A BERT model generates diagnostically relevant semantic embeddings from pathology synopses with active learning

Commun Med (Lond). 2021 Jul 5:1:11. doi: 10.1038/s43856-021-00008-0. eCollection 2021.

Abstract

Background: Pathology synopses consist of semi-structured or unstructured text summarizing visual information by observing human tissue. Experts write and interpret these synopses with high domain-specific knowledge to extract tissue semantics and formulate a diagnosis in the context of ancillary testing and clinical information. The limited number of specialists available to interpret pathology synopses restricts the utility of the inherent information. Deep learning offers a tool for information extraction and automatic feature generation from complex datasets.

Methods: Using an active learning approach, we developed a set of semantic labels for bone marrow aspirate pathology synopses. We then trained a transformer-based deep-learning model to map these synopses to one or more semantic labels, and extracted learned embeddings (i.e., meaningful attributes) from the model's hidden layer.

Results: Here we demonstrate that with a small amount of training data, a transformer-based natural language model can extract embeddings from pathology synopses that capture diagnostically relevant information.
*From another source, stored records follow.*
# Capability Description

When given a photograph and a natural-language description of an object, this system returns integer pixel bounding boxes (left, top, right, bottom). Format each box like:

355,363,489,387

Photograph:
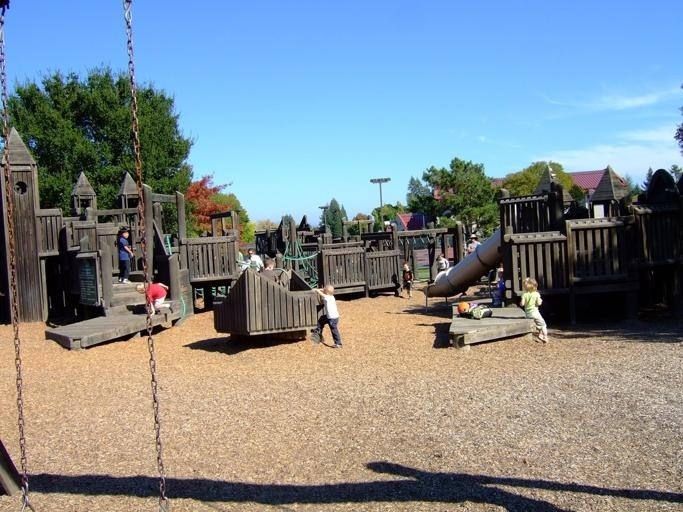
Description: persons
491,270,505,305
519,276,549,343
135,283,173,316
311,285,344,348
402,260,415,300
465,234,481,256
243,248,263,272
436,254,449,273
257,259,278,283
238,249,243,262
117,227,133,283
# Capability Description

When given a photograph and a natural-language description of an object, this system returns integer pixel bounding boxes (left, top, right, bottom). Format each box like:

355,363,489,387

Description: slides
423,225,501,297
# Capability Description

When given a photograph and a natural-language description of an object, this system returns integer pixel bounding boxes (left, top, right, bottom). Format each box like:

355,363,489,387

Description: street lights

On average, these embeddings can be used to generate semantic labels mapping patients to probable diagnostic groups with a micro-average F1 score of 0.779 Â ± 0.025.

Conclusions: We provide a generalizable deep learning model and approach to unlock the semantic information inherent in pathology synopses toward improved diagnostics, biodiscovery and AI-assisted computational pathology.

Keywords: Haematological cancer; Pathology.